In true slime molds, or Mycetozoa, the feeding stage takes the form of a plasmodium, which is generally a multinucleate amoeba. These can grow up to several square feet in size and are frequently brightly coloured. New plamodia are formed by the fusion of biflagellate gametes, called swarmers.
In other groups, called cellular slime molds, sporangia are formed by aggregates of amoebae which come together under adverse conditions to form a colony resembling a slug. It crawls to a better location, and then forms a stalk-like fruiting body that releases spores (which will again exist as single-celled organisms until the next time they come under stress). This life cycle has appeared separately, with some differences in how it occurs, among the Dictyosteliida and Acrasids. It has also appeared among the Myxobacteria, though these are not normally considered cellular slime molds because they are prokaryotes rather than amoebae.

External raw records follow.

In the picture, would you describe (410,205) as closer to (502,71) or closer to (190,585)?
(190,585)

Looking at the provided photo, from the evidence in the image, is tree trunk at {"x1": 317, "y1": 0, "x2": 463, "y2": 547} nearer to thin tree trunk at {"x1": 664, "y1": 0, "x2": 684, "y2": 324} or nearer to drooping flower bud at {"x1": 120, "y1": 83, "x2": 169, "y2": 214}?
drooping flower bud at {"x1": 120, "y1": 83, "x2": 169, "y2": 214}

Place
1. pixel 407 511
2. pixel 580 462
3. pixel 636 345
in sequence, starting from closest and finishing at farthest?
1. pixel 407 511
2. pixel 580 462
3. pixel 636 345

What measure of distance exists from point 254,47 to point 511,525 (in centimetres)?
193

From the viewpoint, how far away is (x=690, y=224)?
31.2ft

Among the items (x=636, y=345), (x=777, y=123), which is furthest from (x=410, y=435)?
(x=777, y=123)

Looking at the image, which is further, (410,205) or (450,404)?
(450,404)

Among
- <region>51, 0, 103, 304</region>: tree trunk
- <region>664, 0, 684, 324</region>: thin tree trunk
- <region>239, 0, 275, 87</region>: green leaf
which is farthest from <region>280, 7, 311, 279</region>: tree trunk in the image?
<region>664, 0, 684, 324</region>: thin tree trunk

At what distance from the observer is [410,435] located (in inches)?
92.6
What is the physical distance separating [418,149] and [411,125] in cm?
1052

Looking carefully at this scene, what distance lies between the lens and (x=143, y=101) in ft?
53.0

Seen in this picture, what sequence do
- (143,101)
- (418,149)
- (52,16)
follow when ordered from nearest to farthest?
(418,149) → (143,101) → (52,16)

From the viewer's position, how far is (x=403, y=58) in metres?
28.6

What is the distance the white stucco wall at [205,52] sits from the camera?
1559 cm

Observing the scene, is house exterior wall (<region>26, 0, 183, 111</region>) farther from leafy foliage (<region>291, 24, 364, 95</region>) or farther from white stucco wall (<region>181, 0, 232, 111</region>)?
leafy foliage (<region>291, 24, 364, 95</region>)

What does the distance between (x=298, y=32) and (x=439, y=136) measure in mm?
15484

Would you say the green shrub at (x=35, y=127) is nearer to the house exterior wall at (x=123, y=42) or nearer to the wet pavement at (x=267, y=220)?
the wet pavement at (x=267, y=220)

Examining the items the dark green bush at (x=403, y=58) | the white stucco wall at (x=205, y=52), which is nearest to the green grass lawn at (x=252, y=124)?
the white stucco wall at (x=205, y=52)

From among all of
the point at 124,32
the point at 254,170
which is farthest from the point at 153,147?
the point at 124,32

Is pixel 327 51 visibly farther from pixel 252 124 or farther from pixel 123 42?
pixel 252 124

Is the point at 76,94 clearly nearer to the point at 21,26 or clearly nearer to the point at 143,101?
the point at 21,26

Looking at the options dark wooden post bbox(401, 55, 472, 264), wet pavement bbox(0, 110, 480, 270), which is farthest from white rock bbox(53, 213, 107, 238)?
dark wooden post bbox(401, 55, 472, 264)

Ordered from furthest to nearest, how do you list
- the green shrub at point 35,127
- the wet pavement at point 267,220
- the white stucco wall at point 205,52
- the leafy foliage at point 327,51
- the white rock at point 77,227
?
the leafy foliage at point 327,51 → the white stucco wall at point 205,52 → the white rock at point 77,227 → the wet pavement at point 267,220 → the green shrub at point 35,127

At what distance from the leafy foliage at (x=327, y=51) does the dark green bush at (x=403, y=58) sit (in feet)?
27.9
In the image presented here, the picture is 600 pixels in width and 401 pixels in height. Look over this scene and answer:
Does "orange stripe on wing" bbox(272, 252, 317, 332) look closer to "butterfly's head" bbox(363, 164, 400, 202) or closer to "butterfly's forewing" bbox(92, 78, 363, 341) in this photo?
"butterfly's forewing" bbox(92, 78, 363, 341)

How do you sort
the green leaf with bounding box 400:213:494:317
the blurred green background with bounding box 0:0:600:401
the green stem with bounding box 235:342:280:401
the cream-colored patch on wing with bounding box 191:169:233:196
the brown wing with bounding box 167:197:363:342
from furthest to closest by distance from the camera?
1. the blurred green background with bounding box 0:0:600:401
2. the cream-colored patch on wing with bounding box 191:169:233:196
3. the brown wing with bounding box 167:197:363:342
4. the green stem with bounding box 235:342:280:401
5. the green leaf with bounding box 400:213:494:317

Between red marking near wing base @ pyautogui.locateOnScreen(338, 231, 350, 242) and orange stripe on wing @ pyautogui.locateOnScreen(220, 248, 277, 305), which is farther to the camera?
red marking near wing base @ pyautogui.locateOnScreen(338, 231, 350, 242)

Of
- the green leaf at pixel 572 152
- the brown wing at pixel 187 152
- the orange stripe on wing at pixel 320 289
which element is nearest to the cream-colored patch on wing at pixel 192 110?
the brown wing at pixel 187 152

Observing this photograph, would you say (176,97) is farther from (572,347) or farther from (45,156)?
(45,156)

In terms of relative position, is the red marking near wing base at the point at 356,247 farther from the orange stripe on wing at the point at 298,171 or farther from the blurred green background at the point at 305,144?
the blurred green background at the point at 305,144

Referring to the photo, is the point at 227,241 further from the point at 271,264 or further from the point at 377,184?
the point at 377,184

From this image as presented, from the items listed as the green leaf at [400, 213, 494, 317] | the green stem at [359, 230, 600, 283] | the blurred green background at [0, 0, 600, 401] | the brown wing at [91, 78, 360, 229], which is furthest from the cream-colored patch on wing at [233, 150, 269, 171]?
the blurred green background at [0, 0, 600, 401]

It has been observed that plasmodia can find the shortest route through a maze, by means of spreading out along all possible paths and then taking the best one; this is an interesting example of sophisticated information processing without a nervous system, emerging as a result of simple social behavior.

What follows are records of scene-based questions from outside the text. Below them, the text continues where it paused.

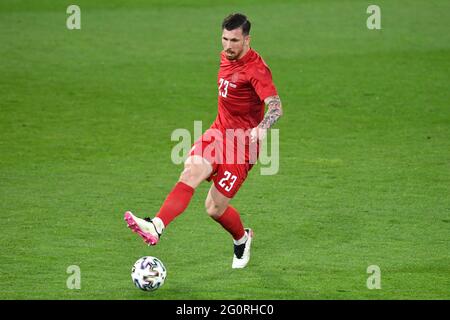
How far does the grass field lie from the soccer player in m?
0.78

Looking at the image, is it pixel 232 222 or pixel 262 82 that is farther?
pixel 232 222

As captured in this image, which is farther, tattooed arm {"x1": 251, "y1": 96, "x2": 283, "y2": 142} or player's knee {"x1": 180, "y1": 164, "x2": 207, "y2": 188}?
player's knee {"x1": 180, "y1": 164, "x2": 207, "y2": 188}

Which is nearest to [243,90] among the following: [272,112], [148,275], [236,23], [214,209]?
[272,112]

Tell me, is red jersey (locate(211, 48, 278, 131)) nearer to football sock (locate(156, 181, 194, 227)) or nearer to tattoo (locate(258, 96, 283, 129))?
tattoo (locate(258, 96, 283, 129))

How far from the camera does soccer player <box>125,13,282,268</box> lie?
322 inches

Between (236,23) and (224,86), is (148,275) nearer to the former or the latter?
(224,86)

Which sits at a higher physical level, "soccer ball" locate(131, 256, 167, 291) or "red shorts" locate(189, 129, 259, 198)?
"red shorts" locate(189, 129, 259, 198)

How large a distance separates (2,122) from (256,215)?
5337 millimetres

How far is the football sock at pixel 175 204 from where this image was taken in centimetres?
793

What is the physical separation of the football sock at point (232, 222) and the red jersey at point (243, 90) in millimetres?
806

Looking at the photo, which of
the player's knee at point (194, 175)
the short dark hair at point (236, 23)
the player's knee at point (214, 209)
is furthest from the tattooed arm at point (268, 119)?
the player's knee at point (214, 209)

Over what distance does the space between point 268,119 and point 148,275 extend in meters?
1.68

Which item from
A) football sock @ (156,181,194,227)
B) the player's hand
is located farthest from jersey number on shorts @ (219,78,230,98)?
football sock @ (156,181,194,227)

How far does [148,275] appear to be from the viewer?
25.7 ft
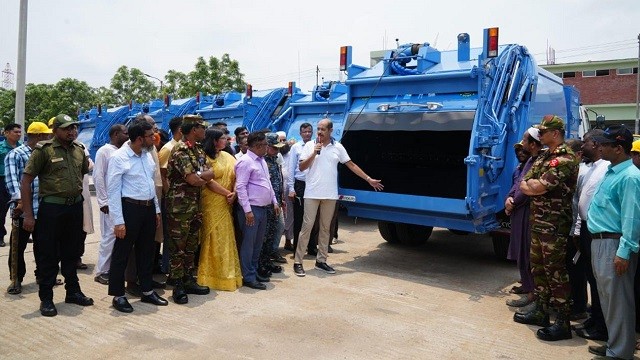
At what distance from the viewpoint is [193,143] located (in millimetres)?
4793

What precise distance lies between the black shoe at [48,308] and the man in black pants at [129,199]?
0.46 m

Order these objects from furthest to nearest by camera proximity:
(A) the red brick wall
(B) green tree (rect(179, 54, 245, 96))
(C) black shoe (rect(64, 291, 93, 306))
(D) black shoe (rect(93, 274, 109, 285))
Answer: (A) the red brick wall < (B) green tree (rect(179, 54, 245, 96)) < (D) black shoe (rect(93, 274, 109, 285)) < (C) black shoe (rect(64, 291, 93, 306))

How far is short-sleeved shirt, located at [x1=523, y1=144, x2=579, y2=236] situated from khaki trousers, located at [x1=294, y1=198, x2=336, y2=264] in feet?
7.83

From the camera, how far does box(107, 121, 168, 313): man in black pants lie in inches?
168

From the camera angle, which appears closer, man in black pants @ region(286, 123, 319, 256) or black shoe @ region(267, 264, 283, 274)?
black shoe @ region(267, 264, 283, 274)

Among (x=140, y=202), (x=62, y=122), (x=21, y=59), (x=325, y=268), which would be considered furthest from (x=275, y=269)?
(x=21, y=59)

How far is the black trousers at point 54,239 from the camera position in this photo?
422cm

Slime molds are genuine cosmopolitans, existing all around us. They are rarely noticed though, since they are generally visible to the naked eye only as tiny humble sporangia, or the plasmodium clumping in preparation to production of sporangia.
Other forms sometimes referred to as slime molds include the Labyrinthulids and the Plasmodiophorids.
In Finland one particular unusually prominent slime mold with a yellow plasmodium (fuligo septimia) was supposedly used by witches to spoil a neighbours milk. The plasmodium was termed "paranvoi" (trans. butter of the familiar spirit).